The political consequences are reshaping the region. Ebbw Vale is the birthplace of the Labour movement in Britain, and for decades it was among the safest Labour constituencies in the country. That is no longer true. In May's Senedd election, the constituency did not elect a single Labour member. Three of the six available seats went to Plaid Cymru, and three to Reform UK. Lindsay Whittle, the Plaid Cymru representative, said: "What the Brexit vote showed was the depth of despair and how people felt left behind." He added: "More and more, people in Wales are seeing that Westminster doesn't work for them. The EU referendum and the mess afterwards are a big reason for that." The town's disillusionment has not resolved itself. It has simply found new political expression.

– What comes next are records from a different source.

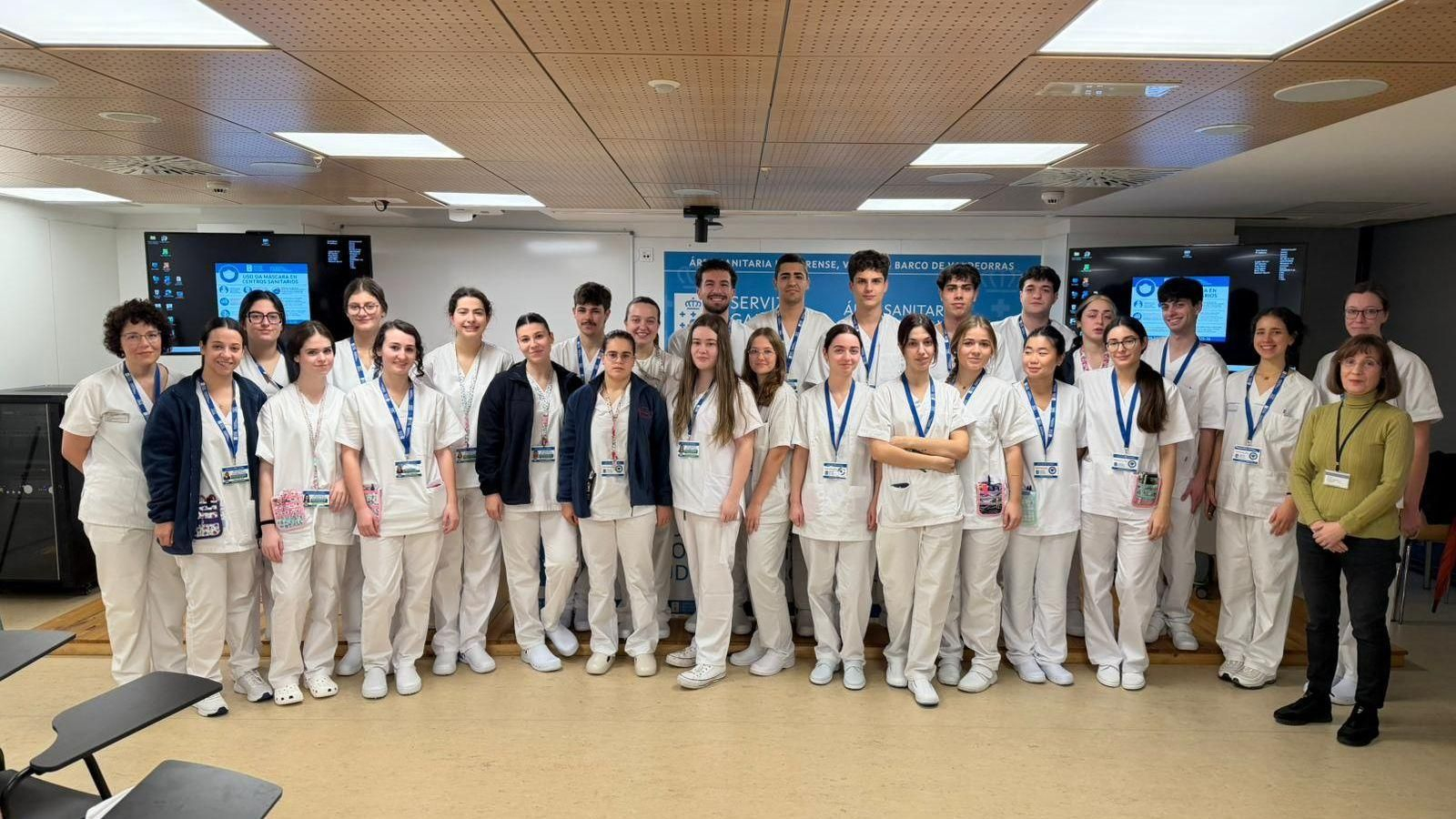 Alumnos de segundo curso del Grado de Enfermería inician sus prácticas en Ourense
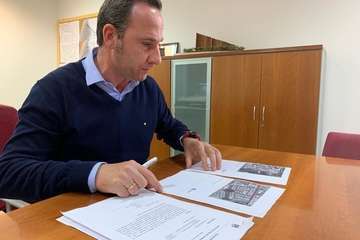 El concejal nacionalista Eloy Santana, titular de Vías y Obras, consulta los datos del nuevo proyecto de asfaltado (Foto TA)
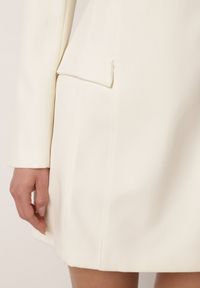 Born2be - Jasnobeżowa Elegancka Sukienka VICES o Trapezowym Kroju z Imitacją Kieszeni Amaliete. Okazja: na spotkanie biznesowe. Kolor: beżowy. Typ sukienki: trapezowe. Styl: elegancki #7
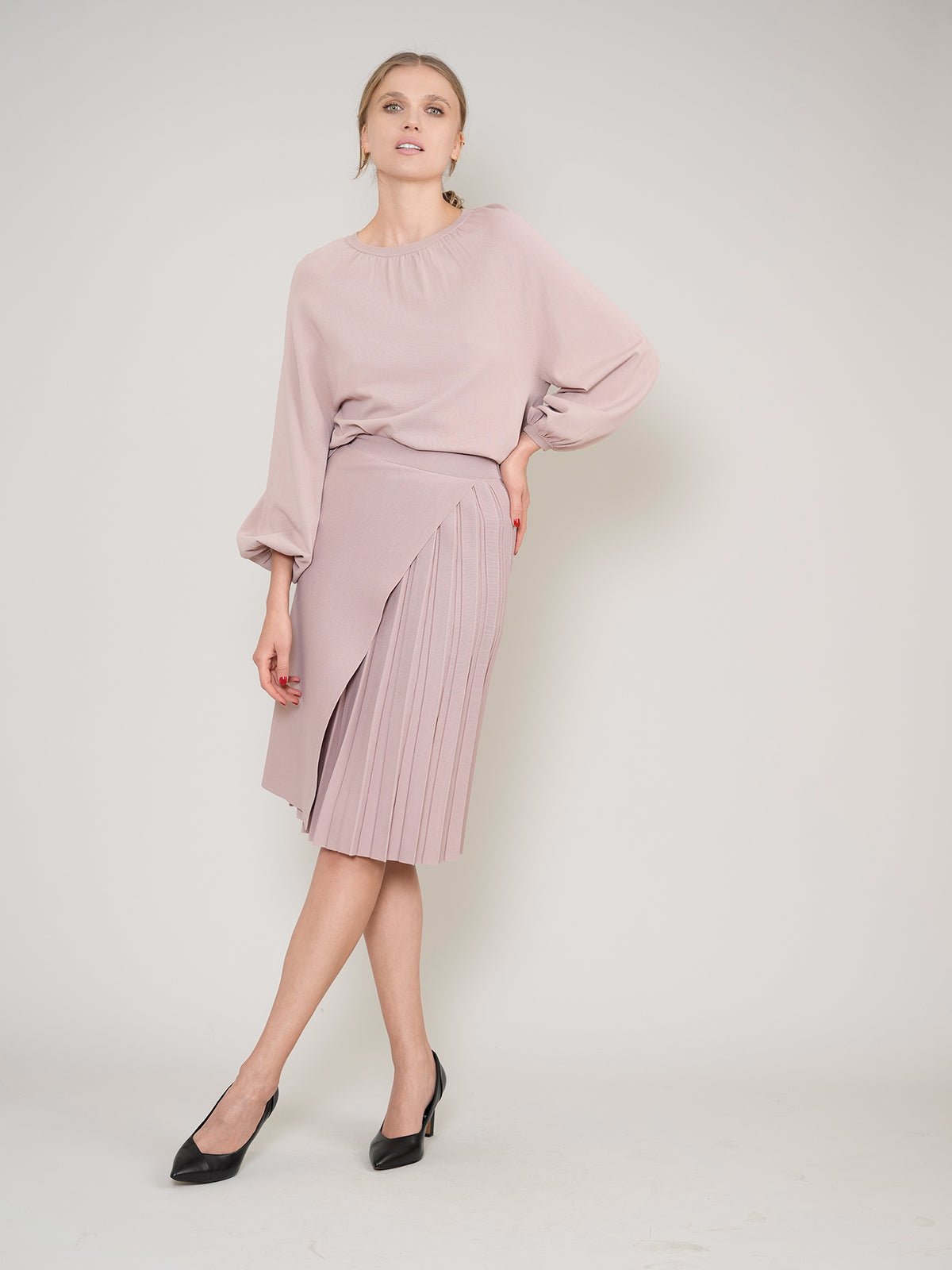 Aleeza Paris Oversized Knit Top – modest dress in Black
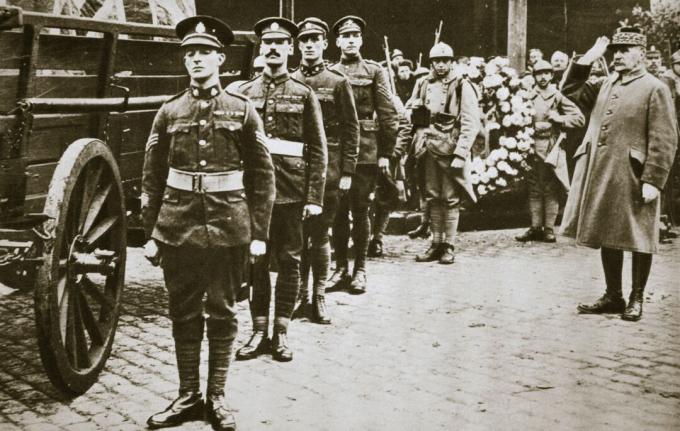 Маршал Фоч френски генерал поздравяване Британският неизвестен войник около 1918г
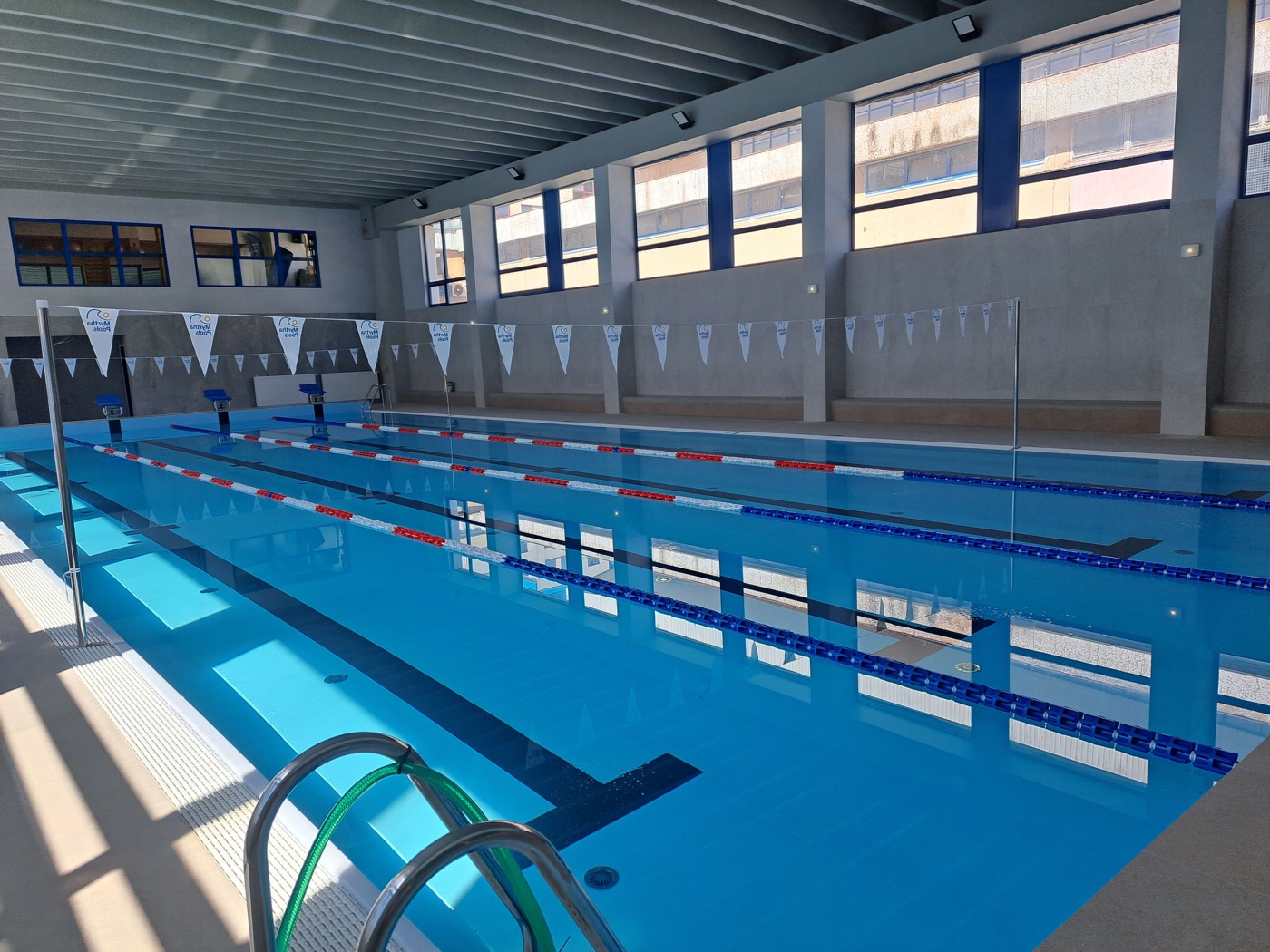 Mestská plaváreň Pasienky – 25 m bazén – športovisko v Bratislave (Nové Mesto)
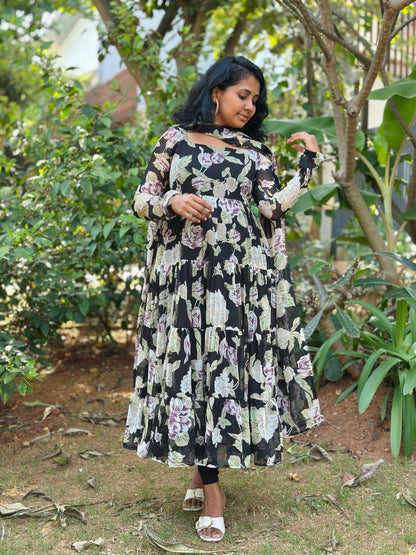 Sunehri Tiered Anarkali  Kurta with Dupatta Set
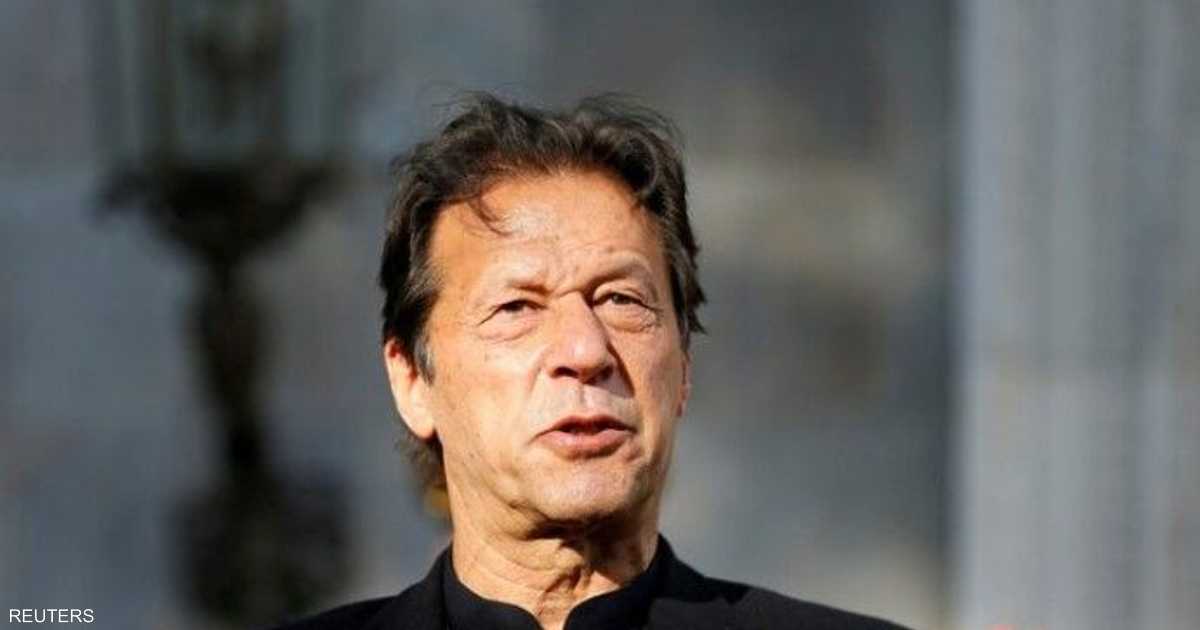 إيمران خان ينقل من سجن أديالا إلى مستشفى الشفاء تنفيذا لأمر المحكمة العليا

Either people didn't care or they didn't know, or they believed what they said about immigration.
— Claire Jones, 52, reflecting on why the town voted to leave despite visible EU investment
What the Brexit vote showed was the depth of despair and how people felt left behind.
— Lindsay Whittle, Plaid Cymru representative for the constituency
The Hearth Conversation Another angle on the story
Inventor

Why did a town that received so much EU money vote so decisively to leave?

Model

That's the question everyone asks. The money was real—hospitals, colleges, the whole site rebuilt. But it didn't create the jobs people needed. You can build beautiful buildings, but if there's no work, people feel abandoned. The vote wasn't really about the EU. It was about feeling left behind for twenty years.

Inventor

But didn't people see the EU flags on the signs, as one woman mentioned?

Model

They did. But seeing a flag on a sign isn't the same as seeing your child get a job. The steelworks closed in 2002. By 2016, people had spent fourteen years watching jobs disappear despite the funding. The EU money became invisible—it was just infrastructure. The pain was visible every day.

Inventor

So they voted for change, and now they regret it?

Model

Many do, yes. But regret doesn't bring jobs back. The UK hasn't replaced the EU funding. The tech companies are there, but they're not hiring locals at scale. People are commuting to Cardiff or leaving entirely. The regeneration happened, but it didn't regenerate what people actually needed.

Inventor

Why is immigration mentioned so much if only 3% of the population was born abroad?

Model

Because immigration becomes a symbol for everything else that feels wrong. When you're struggling economically, when you see outsiders buying up houses as investments, when you feel forgotten—you look for someone to blame. The actual numbers don't matter as much as the feeling.

Inventor

What does the shift to Plaid Cymru and Reform UK mean?

Model

It means people have lost faith in the system that was supposed to help them. Labour built the welfare state here. But after decades of decline and a Brexit vote that made things worse, they're looking elsewhere. It's not really about Welsh independence or immigration policy. It's about the feeling that nobody in power is listening.

Inventor

Is there any sign things might improve?

Model

There are new businesses, new investment, the infrastructure is there. But it takes time, and people have been waiting a long time already. The question is whether the jobs will actually materialize before more people leave.